## [TASK PROMPT]
Copy out each line of the data holding "готовности".

## [GIVEN DATA]
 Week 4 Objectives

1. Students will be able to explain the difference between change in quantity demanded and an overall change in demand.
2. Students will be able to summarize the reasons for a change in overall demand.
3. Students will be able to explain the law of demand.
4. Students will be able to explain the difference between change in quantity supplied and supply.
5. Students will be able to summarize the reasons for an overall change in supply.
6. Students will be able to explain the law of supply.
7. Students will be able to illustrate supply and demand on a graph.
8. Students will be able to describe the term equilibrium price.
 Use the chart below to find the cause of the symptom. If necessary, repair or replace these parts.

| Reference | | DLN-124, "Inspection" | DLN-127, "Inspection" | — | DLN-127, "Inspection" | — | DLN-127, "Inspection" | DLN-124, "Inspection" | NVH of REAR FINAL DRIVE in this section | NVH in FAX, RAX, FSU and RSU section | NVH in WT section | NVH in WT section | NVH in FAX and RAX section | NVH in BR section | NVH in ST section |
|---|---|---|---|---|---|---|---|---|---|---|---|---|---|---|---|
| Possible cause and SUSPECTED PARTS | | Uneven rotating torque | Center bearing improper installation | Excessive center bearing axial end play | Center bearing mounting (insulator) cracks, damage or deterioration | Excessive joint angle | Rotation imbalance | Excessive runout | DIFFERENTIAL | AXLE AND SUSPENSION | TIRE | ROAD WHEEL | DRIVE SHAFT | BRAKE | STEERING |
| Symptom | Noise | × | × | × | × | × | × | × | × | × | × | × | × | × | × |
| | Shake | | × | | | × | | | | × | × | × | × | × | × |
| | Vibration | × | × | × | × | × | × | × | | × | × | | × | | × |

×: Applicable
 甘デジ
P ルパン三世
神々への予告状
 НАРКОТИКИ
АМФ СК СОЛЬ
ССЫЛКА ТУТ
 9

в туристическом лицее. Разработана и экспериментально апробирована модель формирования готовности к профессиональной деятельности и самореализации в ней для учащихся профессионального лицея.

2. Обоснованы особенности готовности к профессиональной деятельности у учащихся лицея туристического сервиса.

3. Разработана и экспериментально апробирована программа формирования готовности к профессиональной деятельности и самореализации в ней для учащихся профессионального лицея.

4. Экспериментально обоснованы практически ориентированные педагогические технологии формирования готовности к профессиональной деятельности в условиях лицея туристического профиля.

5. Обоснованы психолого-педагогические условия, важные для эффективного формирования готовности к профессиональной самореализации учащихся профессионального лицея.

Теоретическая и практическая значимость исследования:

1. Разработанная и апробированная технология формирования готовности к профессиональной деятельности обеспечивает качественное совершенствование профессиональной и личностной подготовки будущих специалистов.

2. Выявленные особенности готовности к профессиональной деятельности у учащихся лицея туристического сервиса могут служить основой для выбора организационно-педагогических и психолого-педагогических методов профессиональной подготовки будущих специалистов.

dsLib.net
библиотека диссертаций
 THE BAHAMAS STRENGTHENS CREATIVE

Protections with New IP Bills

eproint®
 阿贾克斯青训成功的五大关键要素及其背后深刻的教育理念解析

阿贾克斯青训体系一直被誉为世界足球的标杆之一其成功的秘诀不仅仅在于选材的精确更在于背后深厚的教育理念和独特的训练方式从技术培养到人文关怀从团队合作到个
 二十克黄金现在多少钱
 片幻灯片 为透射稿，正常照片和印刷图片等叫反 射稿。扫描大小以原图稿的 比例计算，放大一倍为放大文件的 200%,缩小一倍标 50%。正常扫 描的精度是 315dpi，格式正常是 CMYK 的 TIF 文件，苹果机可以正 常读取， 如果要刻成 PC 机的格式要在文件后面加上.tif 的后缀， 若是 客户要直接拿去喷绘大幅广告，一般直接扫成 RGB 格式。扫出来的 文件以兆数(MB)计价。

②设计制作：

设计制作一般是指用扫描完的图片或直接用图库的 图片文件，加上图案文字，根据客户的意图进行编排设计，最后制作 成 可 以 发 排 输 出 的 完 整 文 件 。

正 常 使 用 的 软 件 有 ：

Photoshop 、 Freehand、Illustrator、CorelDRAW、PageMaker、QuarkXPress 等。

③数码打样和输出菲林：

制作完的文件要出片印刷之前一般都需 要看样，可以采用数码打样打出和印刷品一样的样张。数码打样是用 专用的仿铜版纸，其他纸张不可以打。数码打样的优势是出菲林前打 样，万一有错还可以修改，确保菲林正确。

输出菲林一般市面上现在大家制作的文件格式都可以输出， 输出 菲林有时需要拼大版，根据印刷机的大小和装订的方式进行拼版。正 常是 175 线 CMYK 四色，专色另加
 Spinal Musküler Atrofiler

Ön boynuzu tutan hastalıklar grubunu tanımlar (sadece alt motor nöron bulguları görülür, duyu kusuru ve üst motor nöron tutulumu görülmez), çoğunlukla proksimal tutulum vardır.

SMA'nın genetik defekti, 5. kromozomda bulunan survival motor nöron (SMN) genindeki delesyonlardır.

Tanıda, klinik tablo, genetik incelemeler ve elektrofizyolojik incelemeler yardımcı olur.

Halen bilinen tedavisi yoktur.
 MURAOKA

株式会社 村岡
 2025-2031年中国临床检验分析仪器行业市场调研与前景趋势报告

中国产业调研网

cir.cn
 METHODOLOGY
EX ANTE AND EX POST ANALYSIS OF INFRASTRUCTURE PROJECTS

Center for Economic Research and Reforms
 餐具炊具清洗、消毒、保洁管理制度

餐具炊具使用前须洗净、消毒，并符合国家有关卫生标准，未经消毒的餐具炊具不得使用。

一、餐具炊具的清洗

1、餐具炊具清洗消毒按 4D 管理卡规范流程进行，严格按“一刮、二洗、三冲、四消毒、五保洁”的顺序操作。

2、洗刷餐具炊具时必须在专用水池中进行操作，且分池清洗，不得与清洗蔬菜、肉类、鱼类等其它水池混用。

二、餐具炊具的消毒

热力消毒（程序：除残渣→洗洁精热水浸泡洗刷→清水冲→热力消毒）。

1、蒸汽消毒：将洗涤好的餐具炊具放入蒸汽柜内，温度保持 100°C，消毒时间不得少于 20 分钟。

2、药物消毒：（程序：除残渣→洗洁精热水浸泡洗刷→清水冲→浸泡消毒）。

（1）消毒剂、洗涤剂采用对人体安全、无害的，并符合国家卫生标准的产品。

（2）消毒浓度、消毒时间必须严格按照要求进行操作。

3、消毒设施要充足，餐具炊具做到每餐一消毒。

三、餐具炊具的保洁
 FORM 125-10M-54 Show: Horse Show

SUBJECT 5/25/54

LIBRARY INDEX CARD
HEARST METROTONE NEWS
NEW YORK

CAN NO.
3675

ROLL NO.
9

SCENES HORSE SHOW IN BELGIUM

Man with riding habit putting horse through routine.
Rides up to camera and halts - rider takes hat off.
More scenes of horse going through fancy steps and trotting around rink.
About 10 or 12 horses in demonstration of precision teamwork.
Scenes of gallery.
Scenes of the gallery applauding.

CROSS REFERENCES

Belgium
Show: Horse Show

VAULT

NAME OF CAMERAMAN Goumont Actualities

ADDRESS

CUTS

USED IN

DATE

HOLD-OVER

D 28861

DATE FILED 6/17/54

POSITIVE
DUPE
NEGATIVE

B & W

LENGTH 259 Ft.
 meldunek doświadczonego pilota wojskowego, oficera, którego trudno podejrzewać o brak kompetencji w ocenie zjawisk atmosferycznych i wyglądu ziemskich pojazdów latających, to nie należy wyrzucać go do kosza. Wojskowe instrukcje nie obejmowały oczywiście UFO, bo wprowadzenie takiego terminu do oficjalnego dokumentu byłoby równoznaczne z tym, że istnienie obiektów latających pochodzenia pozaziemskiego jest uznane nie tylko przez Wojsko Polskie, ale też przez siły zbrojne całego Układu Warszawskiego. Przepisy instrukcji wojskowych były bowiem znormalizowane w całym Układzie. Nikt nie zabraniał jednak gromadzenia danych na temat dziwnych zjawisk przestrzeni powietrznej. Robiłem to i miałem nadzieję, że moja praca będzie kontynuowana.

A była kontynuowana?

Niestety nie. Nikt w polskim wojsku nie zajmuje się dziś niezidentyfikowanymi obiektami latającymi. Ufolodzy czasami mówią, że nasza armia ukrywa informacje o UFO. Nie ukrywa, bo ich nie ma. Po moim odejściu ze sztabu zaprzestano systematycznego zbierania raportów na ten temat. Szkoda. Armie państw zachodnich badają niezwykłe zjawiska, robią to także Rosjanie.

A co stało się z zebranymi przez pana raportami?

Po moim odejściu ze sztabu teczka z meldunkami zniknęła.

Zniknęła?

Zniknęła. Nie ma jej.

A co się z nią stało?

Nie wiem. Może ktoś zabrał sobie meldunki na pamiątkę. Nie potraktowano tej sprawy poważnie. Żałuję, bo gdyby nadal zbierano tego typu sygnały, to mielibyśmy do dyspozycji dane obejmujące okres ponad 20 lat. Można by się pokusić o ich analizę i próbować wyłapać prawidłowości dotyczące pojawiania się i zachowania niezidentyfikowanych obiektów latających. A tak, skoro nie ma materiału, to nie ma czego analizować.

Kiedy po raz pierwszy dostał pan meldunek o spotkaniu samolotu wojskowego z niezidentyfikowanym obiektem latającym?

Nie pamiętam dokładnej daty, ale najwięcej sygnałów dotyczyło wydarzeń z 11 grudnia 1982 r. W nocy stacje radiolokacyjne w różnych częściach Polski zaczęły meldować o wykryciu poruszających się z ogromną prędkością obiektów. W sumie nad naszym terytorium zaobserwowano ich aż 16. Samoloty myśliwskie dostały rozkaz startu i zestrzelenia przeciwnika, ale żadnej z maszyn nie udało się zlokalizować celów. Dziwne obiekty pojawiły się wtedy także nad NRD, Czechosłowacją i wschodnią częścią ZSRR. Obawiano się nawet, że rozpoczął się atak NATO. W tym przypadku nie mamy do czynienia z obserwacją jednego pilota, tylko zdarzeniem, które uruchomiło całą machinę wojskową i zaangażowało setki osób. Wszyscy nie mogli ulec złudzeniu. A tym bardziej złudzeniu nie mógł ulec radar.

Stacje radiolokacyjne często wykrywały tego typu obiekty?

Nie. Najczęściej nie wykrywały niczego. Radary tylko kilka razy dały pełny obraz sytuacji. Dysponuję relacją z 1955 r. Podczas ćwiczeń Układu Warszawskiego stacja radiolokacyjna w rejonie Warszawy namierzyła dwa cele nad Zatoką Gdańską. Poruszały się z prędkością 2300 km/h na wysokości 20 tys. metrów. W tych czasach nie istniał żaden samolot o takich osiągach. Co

## [REPLY]
в туристическом лицее. Разработана и экспериментально апробирована модель формирования готовности к профессиональной деятельности и самореализации в ней для учащихся профессионального лицея.
2. Обоснованы особенности готовности к профессиональной деятельности у учащихся лицея туристического сервиса.
3. Разработана и экспериментально апробирована программа формирования готовности к профессиональной деятельности и самореализации в ней для учащихся профессионального лицея.
4. Экспериментально обоснованы практически ориентированные педагогические технологии формирования готовности к профессиональной деятельности в условиях лицея туристического профиля.
5. Обоснованы психолого-педагогические условия, важные для эффективного формирования готовности к профессиональной самореализации учащихся профессионального лицея.
1. Разработанная и апробированная технология формирования готовности к профессиональной деятельности обеспечивает качественное совершенствование профессиональной и личностной подготовки будущих специалистов.
2. Выявленные особенности готовности к профессиональной деятельности у учащихся лицея туристического сервиса могут служить основой для выбора организационно-педагогических и психолого-педагогических методов профессиональной подготовки будущих специалистов.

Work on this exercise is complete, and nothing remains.